Glenview took the first steps toward creating a comprehensive plan that would serve as a guiding document for the village over the next few decades.
One issue — access to affordable housing — seems to keep cropping up.
Access to affordable housing needs a place in the comprehensive plan, absolutely, as a goal of the village at large and even within some sections of the document dealing with housing development and zoning.
Based on other recently adopted comprehensive plans in neighboring communities, this document can be a guiding, visioning document as village trustees make decisions in the years to come.
A comprehensive plan can be used to guide decisions not only for specific things, such as general zoning and land use policy, but can serve to reflect current and even aspirational goals and values of community members.
Someone once told me to ignore the speeches of politicians. They said if you really want to know what they believe in, look at the budget. This can also be said for the comprehensive plan.
The plan can ask, what do we in Glenview believe in, and, are you willing to go on the record with it.
This is your town and you, the residents, business people, workers and others should attend workshops the village calls “charrettes” to give your input on what you think are important issues, values, goals and best practices for Glenview.
Village trustees, commissioners and staffers have no problem mandating color schemes, stacking, setbacks for major residential developments, but have rarely, if ever, asked a developer, “How many affordable units are in this development?”
The state requires 10% of a community’s housing stock be considered affordable, through a complex equation that comes down to working people able to afford to rent or buy property without the majority of their paychecks going to those housing payments.
In Glenview, 7.4% of the housing stock is considered affordable.
The village has supported affordable senior housing projects such as Patten House, but those offer few units and only to seniors.
Last month, trustees submitted a plan to the state for how to reach 10% affordable housing.
That plan did not include building affordable housing or requiring builders to set aside a percentage of their housing as affordable, but detailed four things out of eight possible in the state’s requirements that have been offered to Glenview developers in the past. Those four items were not mandated, but were possible because there was precedent.
This plan seems to give the state the minimum required by law and would seem to do little to get the village to 10% anytime soon.
Discussing the issue, Village Manager Todd Hileman said specific, inclusionary zoning regarding affordable housing is not the kind of thing you include in a comprehensive plan.
Based on other comprehensive plans, general goals that reflect the values of the community are things to include — including goals related to affordable housing.

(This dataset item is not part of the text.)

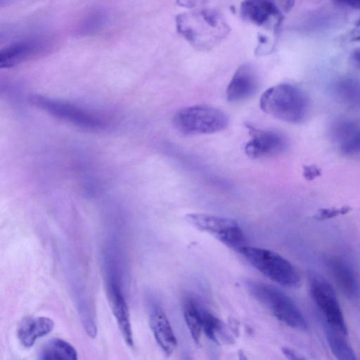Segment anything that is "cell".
I'll return each instance as SVG.
<instances>
[{"mask_svg":"<svg viewBox=\"0 0 360 360\" xmlns=\"http://www.w3.org/2000/svg\"><path fill=\"white\" fill-rule=\"evenodd\" d=\"M210 1V0H176V3L180 6L192 8L203 5Z\"/></svg>","mask_w":360,"mask_h":360,"instance_id":"cell-26","label":"cell"},{"mask_svg":"<svg viewBox=\"0 0 360 360\" xmlns=\"http://www.w3.org/2000/svg\"><path fill=\"white\" fill-rule=\"evenodd\" d=\"M340 150L346 155L360 153V131H355L347 138L341 141Z\"/></svg>","mask_w":360,"mask_h":360,"instance_id":"cell-23","label":"cell"},{"mask_svg":"<svg viewBox=\"0 0 360 360\" xmlns=\"http://www.w3.org/2000/svg\"><path fill=\"white\" fill-rule=\"evenodd\" d=\"M174 128L184 135L212 134L226 128L229 119L221 110L209 105H193L177 111L172 118Z\"/></svg>","mask_w":360,"mask_h":360,"instance_id":"cell-5","label":"cell"},{"mask_svg":"<svg viewBox=\"0 0 360 360\" xmlns=\"http://www.w3.org/2000/svg\"><path fill=\"white\" fill-rule=\"evenodd\" d=\"M265 113L290 123H300L307 116L309 99L298 87L280 84L266 90L259 100Z\"/></svg>","mask_w":360,"mask_h":360,"instance_id":"cell-2","label":"cell"},{"mask_svg":"<svg viewBox=\"0 0 360 360\" xmlns=\"http://www.w3.org/2000/svg\"><path fill=\"white\" fill-rule=\"evenodd\" d=\"M294 4L295 0H244L240 4V15L245 22L276 30Z\"/></svg>","mask_w":360,"mask_h":360,"instance_id":"cell-6","label":"cell"},{"mask_svg":"<svg viewBox=\"0 0 360 360\" xmlns=\"http://www.w3.org/2000/svg\"><path fill=\"white\" fill-rule=\"evenodd\" d=\"M350 207L344 206L341 207L323 208L319 210L315 214V218L318 220H325L331 219L339 215L345 214L349 212Z\"/></svg>","mask_w":360,"mask_h":360,"instance_id":"cell-24","label":"cell"},{"mask_svg":"<svg viewBox=\"0 0 360 360\" xmlns=\"http://www.w3.org/2000/svg\"><path fill=\"white\" fill-rule=\"evenodd\" d=\"M330 266L337 284L350 300L359 297V289L355 274L351 266L344 259L334 258L330 262Z\"/></svg>","mask_w":360,"mask_h":360,"instance_id":"cell-16","label":"cell"},{"mask_svg":"<svg viewBox=\"0 0 360 360\" xmlns=\"http://www.w3.org/2000/svg\"><path fill=\"white\" fill-rule=\"evenodd\" d=\"M350 37L352 40L360 41V19L353 27Z\"/></svg>","mask_w":360,"mask_h":360,"instance_id":"cell-28","label":"cell"},{"mask_svg":"<svg viewBox=\"0 0 360 360\" xmlns=\"http://www.w3.org/2000/svg\"><path fill=\"white\" fill-rule=\"evenodd\" d=\"M184 317L193 340L198 344L202 330L201 308L192 299L184 301Z\"/></svg>","mask_w":360,"mask_h":360,"instance_id":"cell-19","label":"cell"},{"mask_svg":"<svg viewBox=\"0 0 360 360\" xmlns=\"http://www.w3.org/2000/svg\"><path fill=\"white\" fill-rule=\"evenodd\" d=\"M258 271L281 285L295 288L301 278L295 266L279 254L264 248L245 245L239 251Z\"/></svg>","mask_w":360,"mask_h":360,"instance_id":"cell-3","label":"cell"},{"mask_svg":"<svg viewBox=\"0 0 360 360\" xmlns=\"http://www.w3.org/2000/svg\"><path fill=\"white\" fill-rule=\"evenodd\" d=\"M302 174L305 179L312 181L321 176V170L316 165H304Z\"/></svg>","mask_w":360,"mask_h":360,"instance_id":"cell-25","label":"cell"},{"mask_svg":"<svg viewBox=\"0 0 360 360\" xmlns=\"http://www.w3.org/2000/svg\"><path fill=\"white\" fill-rule=\"evenodd\" d=\"M30 100L35 106L49 114L77 127L100 129L106 126L103 118L75 105L39 95H34Z\"/></svg>","mask_w":360,"mask_h":360,"instance_id":"cell-8","label":"cell"},{"mask_svg":"<svg viewBox=\"0 0 360 360\" xmlns=\"http://www.w3.org/2000/svg\"><path fill=\"white\" fill-rule=\"evenodd\" d=\"M185 218L195 229L212 235L238 252L245 245L243 233L234 219L202 213L188 214Z\"/></svg>","mask_w":360,"mask_h":360,"instance_id":"cell-7","label":"cell"},{"mask_svg":"<svg viewBox=\"0 0 360 360\" xmlns=\"http://www.w3.org/2000/svg\"><path fill=\"white\" fill-rule=\"evenodd\" d=\"M250 135V140L245 144L244 150L252 159H264L283 153L288 147L285 136L276 131L261 129L245 124Z\"/></svg>","mask_w":360,"mask_h":360,"instance_id":"cell-11","label":"cell"},{"mask_svg":"<svg viewBox=\"0 0 360 360\" xmlns=\"http://www.w3.org/2000/svg\"><path fill=\"white\" fill-rule=\"evenodd\" d=\"M105 288L109 304L117 323L122 335L127 344L134 345L132 330L127 303L122 288V283L116 268L106 262Z\"/></svg>","mask_w":360,"mask_h":360,"instance_id":"cell-10","label":"cell"},{"mask_svg":"<svg viewBox=\"0 0 360 360\" xmlns=\"http://www.w3.org/2000/svg\"><path fill=\"white\" fill-rule=\"evenodd\" d=\"M335 93L345 103L360 105V80L354 77H343L335 84Z\"/></svg>","mask_w":360,"mask_h":360,"instance_id":"cell-20","label":"cell"},{"mask_svg":"<svg viewBox=\"0 0 360 360\" xmlns=\"http://www.w3.org/2000/svg\"><path fill=\"white\" fill-rule=\"evenodd\" d=\"M40 359H77L75 348L60 338H53L46 342L39 353Z\"/></svg>","mask_w":360,"mask_h":360,"instance_id":"cell-17","label":"cell"},{"mask_svg":"<svg viewBox=\"0 0 360 360\" xmlns=\"http://www.w3.org/2000/svg\"><path fill=\"white\" fill-rule=\"evenodd\" d=\"M106 15L101 11H96L90 14L82 22L80 32L89 34L96 32L103 26L106 22Z\"/></svg>","mask_w":360,"mask_h":360,"instance_id":"cell-22","label":"cell"},{"mask_svg":"<svg viewBox=\"0 0 360 360\" xmlns=\"http://www.w3.org/2000/svg\"><path fill=\"white\" fill-rule=\"evenodd\" d=\"M178 32L194 48L210 50L230 32L223 15L212 9H198L181 13L176 18Z\"/></svg>","mask_w":360,"mask_h":360,"instance_id":"cell-1","label":"cell"},{"mask_svg":"<svg viewBox=\"0 0 360 360\" xmlns=\"http://www.w3.org/2000/svg\"><path fill=\"white\" fill-rule=\"evenodd\" d=\"M201 317L202 330L205 335L212 341L220 343L226 332L223 322L202 309H201Z\"/></svg>","mask_w":360,"mask_h":360,"instance_id":"cell-21","label":"cell"},{"mask_svg":"<svg viewBox=\"0 0 360 360\" xmlns=\"http://www.w3.org/2000/svg\"><path fill=\"white\" fill-rule=\"evenodd\" d=\"M150 326L154 338L164 353L171 355L176 349L177 341L165 313L159 307H154L150 314Z\"/></svg>","mask_w":360,"mask_h":360,"instance_id":"cell-14","label":"cell"},{"mask_svg":"<svg viewBox=\"0 0 360 360\" xmlns=\"http://www.w3.org/2000/svg\"><path fill=\"white\" fill-rule=\"evenodd\" d=\"M259 88V78L255 69L243 64L235 72L226 89V98L236 103L252 96Z\"/></svg>","mask_w":360,"mask_h":360,"instance_id":"cell-12","label":"cell"},{"mask_svg":"<svg viewBox=\"0 0 360 360\" xmlns=\"http://www.w3.org/2000/svg\"><path fill=\"white\" fill-rule=\"evenodd\" d=\"M45 43L39 39H25L12 43L0 51V68H13L42 52Z\"/></svg>","mask_w":360,"mask_h":360,"instance_id":"cell-13","label":"cell"},{"mask_svg":"<svg viewBox=\"0 0 360 360\" xmlns=\"http://www.w3.org/2000/svg\"><path fill=\"white\" fill-rule=\"evenodd\" d=\"M282 352L284 355L289 359H302V357L299 356L296 352L288 347H283Z\"/></svg>","mask_w":360,"mask_h":360,"instance_id":"cell-29","label":"cell"},{"mask_svg":"<svg viewBox=\"0 0 360 360\" xmlns=\"http://www.w3.org/2000/svg\"><path fill=\"white\" fill-rule=\"evenodd\" d=\"M335 1L350 8L360 9V0H335Z\"/></svg>","mask_w":360,"mask_h":360,"instance_id":"cell-27","label":"cell"},{"mask_svg":"<svg viewBox=\"0 0 360 360\" xmlns=\"http://www.w3.org/2000/svg\"><path fill=\"white\" fill-rule=\"evenodd\" d=\"M311 297L324 317L326 325L347 335V328L335 292L321 276L312 274L310 277Z\"/></svg>","mask_w":360,"mask_h":360,"instance_id":"cell-9","label":"cell"},{"mask_svg":"<svg viewBox=\"0 0 360 360\" xmlns=\"http://www.w3.org/2000/svg\"><path fill=\"white\" fill-rule=\"evenodd\" d=\"M54 328L52 319L44 317H27L20 323L17 335L25 347H31L40 338L51 333Z\"/></svg>","mask_w":360,"mask_h":360,"instance_id":"cell-15","label":"cell"},{"mask_svg":"<svg viewBox=\"0 0 360 360\" xmlns=\"http://www.w3.org/2000/svg\"><path fill=\"white\" fill-rule=\"evenodd\" d=\"M326 340L333 355L340 360H354L356 359L354 351L345 339L347 335L325 325Z\"/></svg>","mask_w":360,"mask_h":360,"instance_id":"cell-18","label":"cell"},{"mask_svg":"<svg viewBox=\"0 0 360 360\" xmlns=\"http://www.w3.org/2000/svg\"><path fill=\"white\" fill-rule=\"evenodd\" d=\"M352 58L355 63L360 67V49L354 51Z\"/></svg>","mask_w":360,"mask_h":360,"instance_id":"cell-30","label":"cell"},{"mask_svg":"<svg viewBox=\"0 0 360 360\" xmlns=\"http://www.w3.org/2000/svg\"><path fill=\"white\" fill-rule=\"evenodd\" d=\"M250 294L266 307L280 321L292 328L304 330L307 323L302 314L285 293L271 285L261 282H250Z\"/></svg>","mask_w":360,"mask_h":360,"instance_id":"cell-4","label":"cell"}]
</instances>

Northbrook’s comprehensive plan includes a general statement in its “Neighborhoods, Housing & Community Diversity” section that does not get into specific zoning, but says, “Consider options for development of new and innovative housing styles and other creative responses to Northbrook’s housing needs for affordability, variety, and housing that is appropriate for different ages and family types.”
Wilmette’s 2000 comprehensive plan addressed affordable housing more specifically: “Two continuing housing issues are: (1) the availability of decent, safe, and reasonably affordable housing for elderly and low and moderate income households and (2) whether an appropriate range of housing options is available to the village’s senior citizens.” It sets as a goal to, “Foster a climate for equal housing opportunities.”
Aspirational goals, such as that expressed in Northbrook’s comprehensive plan, or an acknowledgement that improvement in the amount of affordable housing needed as in Wilmette’s comprehensive plan, can and should be included in Glenview’s plan.
Groups within the community such as Glenview Community Church and League of Women Voters of Glenview have expressed support for policies that support affordable housing. Those groups should continue to speak up and make those values known as the public input process for Glenview’s comprehensive plan continues.
So why is affordable housing important?
One Glenview resident once said, something close to, “If you can’t afford it (to live in Glenview), you don’t deserve it.”
Surely, there are some in the village that hold this view.
The value in having an affordable housing stock is in having a truly diverse community.
Glenview is somewhat ethnically and religiously diverse, but is hardly economically diverse.
There are residents on the lower end of the economic spectrum sitting in Glenview’s classrooms, but they are not as much the norm as in other neighboring districts and many live in unincorporated areas outside the village not served by Glenview schools.
As children sit in class, they discuss their lessons and look at history through the prism of their experience.
How do those discussions go when there are few in the classroom who have been in a position where their families have struggled to make ends meet?
Most of our high school students will go on to college and many of them will become leaders.
How would those leaders relate to those under them if they do not have a concept of the struggles their colleagues face?
True, Glenbrook South students do go into Chicago’s inner city neighborhoods and volunteer for service hours and that is a great thing. But that is a far cry from having a best friend who comes from a very different economic status, knowing their family, their struggles and sitting at the dinner table with them. The place that is most likely to happen is within a community.